When we imagine positive things, such as having money or the other person doing well, we are overcome with pleasant emotions. This does not usually happen when we wish ill to others or when we fantasize about people other than our partner. These thoughts are generally associated with more unpleasant feelings.

My desires make me feel guilty.

On many occasions, what we think embarrasses us, and makes us feel guilty, we want it to disappear and we deceive ourselves by saying that those impulses do not exist. But they are there and avoiding them will not make them disappear.

The more we try to escape this desire, the more it haunts us. It is a paradoxical effect, like what happens to us when we decide not to think about a polar bear and we cannot stop thinking about it. The more we try to avoid it, the stronger the thought becomes.

So that you can see for yourself how sometimes thinking something can make us feel negative emotions, I suggest an experiment. Take a piece of paper and write the name of the person you love and care about the most in this world. Put it away, a little later I will tell you what the next step is.

Fusion of thought and action

Rationally, we know that thinking is something very different from doing. No one would ever think that thinking and wishing strongly would make them win the lottery jackpot. However, the mind does not always work rationally.

Sometimes a fusion of thought and action occurs in which we believe that the more we think about something, the more likely it is to happen. In this way, we can fall into the error of believing that the more we want something or someone, the more likely it is to happen.

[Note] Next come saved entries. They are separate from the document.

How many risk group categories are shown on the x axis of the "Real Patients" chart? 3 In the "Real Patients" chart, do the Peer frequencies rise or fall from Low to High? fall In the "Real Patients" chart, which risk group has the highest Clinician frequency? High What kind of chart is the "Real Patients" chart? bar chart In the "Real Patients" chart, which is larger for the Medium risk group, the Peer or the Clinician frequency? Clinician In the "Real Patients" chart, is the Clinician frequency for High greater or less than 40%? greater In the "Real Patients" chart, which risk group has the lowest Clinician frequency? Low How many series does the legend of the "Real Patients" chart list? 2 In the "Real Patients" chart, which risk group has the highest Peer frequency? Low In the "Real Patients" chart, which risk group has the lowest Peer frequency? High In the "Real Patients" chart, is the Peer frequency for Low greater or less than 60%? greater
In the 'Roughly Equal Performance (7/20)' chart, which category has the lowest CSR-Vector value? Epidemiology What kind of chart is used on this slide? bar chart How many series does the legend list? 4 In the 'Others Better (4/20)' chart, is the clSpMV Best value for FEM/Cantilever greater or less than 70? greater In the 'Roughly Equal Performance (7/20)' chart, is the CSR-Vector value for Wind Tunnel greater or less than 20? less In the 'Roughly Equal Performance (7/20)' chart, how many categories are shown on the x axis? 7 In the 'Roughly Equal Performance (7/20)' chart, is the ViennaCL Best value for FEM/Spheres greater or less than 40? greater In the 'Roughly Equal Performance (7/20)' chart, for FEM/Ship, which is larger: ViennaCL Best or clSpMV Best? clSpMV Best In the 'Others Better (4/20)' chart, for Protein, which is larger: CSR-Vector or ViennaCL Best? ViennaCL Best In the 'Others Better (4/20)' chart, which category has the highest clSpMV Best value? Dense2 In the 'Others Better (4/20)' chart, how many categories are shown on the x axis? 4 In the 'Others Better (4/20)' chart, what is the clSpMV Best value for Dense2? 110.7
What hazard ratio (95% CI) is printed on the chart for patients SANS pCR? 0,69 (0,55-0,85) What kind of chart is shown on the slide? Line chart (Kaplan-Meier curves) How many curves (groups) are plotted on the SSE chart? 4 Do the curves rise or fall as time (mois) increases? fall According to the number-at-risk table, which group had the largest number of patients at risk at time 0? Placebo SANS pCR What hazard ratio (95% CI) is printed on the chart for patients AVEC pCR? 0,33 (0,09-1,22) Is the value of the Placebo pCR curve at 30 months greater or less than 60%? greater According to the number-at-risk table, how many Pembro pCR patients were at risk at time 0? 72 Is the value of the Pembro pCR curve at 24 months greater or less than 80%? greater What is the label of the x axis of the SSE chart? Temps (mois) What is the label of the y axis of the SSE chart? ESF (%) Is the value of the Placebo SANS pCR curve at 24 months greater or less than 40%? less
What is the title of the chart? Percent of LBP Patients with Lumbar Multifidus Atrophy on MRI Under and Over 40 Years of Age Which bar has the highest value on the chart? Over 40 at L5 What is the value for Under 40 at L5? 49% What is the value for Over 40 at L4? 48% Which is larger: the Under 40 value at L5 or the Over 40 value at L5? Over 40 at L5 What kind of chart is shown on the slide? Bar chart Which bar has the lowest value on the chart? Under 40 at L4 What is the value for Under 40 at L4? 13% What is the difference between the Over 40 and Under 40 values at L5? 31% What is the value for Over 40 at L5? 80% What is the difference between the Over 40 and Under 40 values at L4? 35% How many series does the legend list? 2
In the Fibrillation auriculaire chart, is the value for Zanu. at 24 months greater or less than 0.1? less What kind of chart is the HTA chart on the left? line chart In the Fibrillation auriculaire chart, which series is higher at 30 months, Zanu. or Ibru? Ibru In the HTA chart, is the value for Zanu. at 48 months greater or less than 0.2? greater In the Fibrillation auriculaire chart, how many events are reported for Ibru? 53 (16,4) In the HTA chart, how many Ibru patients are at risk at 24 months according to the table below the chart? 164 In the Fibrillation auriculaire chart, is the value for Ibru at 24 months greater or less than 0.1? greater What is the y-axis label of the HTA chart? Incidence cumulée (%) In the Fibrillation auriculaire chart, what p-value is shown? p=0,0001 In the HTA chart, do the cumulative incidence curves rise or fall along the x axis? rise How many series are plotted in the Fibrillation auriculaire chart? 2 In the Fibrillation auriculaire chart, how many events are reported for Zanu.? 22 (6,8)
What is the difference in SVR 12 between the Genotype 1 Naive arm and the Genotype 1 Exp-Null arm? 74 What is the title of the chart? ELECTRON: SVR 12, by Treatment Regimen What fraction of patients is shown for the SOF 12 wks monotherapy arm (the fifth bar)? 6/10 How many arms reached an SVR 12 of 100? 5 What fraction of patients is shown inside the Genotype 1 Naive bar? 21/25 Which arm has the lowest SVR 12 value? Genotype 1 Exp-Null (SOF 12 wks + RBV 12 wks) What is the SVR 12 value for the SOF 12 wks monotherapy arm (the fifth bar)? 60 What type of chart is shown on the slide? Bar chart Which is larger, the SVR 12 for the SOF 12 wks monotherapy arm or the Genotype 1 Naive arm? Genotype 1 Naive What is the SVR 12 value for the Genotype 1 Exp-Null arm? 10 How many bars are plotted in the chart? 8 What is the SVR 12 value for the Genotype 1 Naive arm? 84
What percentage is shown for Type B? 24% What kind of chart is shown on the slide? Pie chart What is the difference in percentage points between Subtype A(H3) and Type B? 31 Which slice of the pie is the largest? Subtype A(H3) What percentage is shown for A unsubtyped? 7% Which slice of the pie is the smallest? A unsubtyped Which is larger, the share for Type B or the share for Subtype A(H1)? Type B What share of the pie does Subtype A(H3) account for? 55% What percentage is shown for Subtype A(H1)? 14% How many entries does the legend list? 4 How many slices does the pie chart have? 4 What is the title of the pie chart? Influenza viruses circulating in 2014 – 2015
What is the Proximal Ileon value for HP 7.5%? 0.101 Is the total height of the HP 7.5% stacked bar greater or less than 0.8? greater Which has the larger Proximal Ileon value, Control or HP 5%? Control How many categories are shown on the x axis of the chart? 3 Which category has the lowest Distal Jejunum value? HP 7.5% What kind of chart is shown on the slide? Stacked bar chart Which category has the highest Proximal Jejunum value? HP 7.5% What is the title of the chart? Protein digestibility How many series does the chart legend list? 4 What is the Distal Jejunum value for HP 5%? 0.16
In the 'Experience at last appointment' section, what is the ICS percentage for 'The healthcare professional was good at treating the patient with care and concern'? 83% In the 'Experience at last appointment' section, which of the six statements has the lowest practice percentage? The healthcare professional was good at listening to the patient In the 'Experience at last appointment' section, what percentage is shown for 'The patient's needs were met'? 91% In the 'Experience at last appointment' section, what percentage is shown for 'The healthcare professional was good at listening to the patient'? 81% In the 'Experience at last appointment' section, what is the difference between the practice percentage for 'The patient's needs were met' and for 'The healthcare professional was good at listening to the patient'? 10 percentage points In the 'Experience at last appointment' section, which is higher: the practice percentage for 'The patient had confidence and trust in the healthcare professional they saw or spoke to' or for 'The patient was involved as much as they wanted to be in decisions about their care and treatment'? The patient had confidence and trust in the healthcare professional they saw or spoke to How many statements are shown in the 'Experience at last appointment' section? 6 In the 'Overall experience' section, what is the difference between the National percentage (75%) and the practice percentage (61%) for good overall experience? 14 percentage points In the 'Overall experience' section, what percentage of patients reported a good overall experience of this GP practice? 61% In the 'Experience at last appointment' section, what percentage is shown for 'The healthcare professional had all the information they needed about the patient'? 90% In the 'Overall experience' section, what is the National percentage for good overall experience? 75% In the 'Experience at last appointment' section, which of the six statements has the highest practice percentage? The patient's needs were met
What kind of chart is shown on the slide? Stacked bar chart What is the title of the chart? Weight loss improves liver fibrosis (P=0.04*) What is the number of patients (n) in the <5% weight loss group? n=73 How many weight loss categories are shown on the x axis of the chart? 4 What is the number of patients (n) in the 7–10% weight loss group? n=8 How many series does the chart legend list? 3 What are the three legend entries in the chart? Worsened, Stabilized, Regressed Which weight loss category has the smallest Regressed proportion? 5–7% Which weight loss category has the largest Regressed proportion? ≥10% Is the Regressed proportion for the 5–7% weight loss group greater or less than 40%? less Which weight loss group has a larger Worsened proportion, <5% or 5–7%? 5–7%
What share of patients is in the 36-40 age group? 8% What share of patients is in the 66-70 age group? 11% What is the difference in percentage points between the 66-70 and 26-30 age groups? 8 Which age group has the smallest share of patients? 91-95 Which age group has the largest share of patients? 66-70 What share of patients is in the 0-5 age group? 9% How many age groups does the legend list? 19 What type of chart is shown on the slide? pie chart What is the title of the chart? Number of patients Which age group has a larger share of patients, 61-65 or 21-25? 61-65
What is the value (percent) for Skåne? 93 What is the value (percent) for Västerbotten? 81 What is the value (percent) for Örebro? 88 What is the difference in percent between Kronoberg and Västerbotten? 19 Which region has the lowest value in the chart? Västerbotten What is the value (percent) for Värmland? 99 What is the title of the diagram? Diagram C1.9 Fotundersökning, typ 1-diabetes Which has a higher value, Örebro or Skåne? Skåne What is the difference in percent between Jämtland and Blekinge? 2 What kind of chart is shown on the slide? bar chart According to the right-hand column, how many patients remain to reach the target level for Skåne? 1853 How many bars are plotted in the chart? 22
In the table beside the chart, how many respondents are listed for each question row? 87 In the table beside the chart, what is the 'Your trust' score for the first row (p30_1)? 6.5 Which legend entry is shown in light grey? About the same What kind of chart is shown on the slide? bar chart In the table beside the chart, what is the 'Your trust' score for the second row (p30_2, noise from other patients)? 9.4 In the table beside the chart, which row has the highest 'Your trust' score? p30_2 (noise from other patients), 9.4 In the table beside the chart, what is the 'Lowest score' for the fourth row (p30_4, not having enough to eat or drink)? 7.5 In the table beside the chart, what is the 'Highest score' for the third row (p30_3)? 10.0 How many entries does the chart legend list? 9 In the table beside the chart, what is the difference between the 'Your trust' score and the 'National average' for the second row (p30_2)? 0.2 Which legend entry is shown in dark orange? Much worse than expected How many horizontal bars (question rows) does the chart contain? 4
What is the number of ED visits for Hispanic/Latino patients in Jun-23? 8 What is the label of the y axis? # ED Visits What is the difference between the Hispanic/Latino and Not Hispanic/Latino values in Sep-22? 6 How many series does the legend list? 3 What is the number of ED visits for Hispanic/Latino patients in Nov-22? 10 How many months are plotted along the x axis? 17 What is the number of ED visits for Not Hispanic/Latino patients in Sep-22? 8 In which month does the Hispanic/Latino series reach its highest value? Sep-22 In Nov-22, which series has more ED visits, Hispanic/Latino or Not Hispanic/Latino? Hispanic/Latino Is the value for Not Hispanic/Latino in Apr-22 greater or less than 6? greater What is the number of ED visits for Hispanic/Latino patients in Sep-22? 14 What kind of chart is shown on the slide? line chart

Let’s continue with the previous experiment. Take the piece of paper where you had written the name of that special person again. Now, next, write “I hope he/she dies tomorrow.” How does that make you feel?

Am I a bad person for having forbidden desires?

We must start from the basis that the concept of good and bad is something subjective and with very diffuse limits. An object or person will have one quality or another depending on the situation and the point of view from which it is viewed.

No thought or desire makes us good or bad. All people, regardless of who they are, have both aggressive and affective thoughts, and that does not make them good or bad people, it simply makes them what they are: thinking human beings, people with the wonderful ability to imagine.

Remember, as we’ve said, that thinking is not the same as doing. You might dream that you have the car of your dreams but that doesn’t mean that when you wake up the car will still be there. In the same way, you might want to have sex with another person without that meaning that you’re going to have sex .

Where is the limit?

Sometimes guilt can become so intense that it overwhelms us. It can seem like our desires take on a life of their own through our actions and we feel like we are unable to control what we think or what we do.

Lack of control over our desires or intense discomfort are warning signs that put us on notice. An alert that tells us that perhaps we are overwhelmed by not knowing how to handle what is happening to us.

When your desires affect your daily life, cause you deep discomfort, or your actions, motivated by your desires, may promote some type of practice that violates the rights of another person or the environment itself, it will be time to ask for help and try to learn to live more healthily with your desires.

How to deal with our mind

Thoughts are thoughts and should be taken as such. Desires and thoughts have no more power than what you give them. It is not necessary, nor recommended, that you deny or run away from your desires. Simply let them be there, enjoy them when they come, and after a while, they will go away.

“Don’t try to push thoughts away. Give them space, observe them, and let them go.”

-Jon Kanat-Zinn-

The mind is a world full of possibilities, where we can fantasize, desire, play and experiment without necessarily translating into action. Only in the mind are we truly free and only in it do we have the advantage of being the owners of the true object of our desire.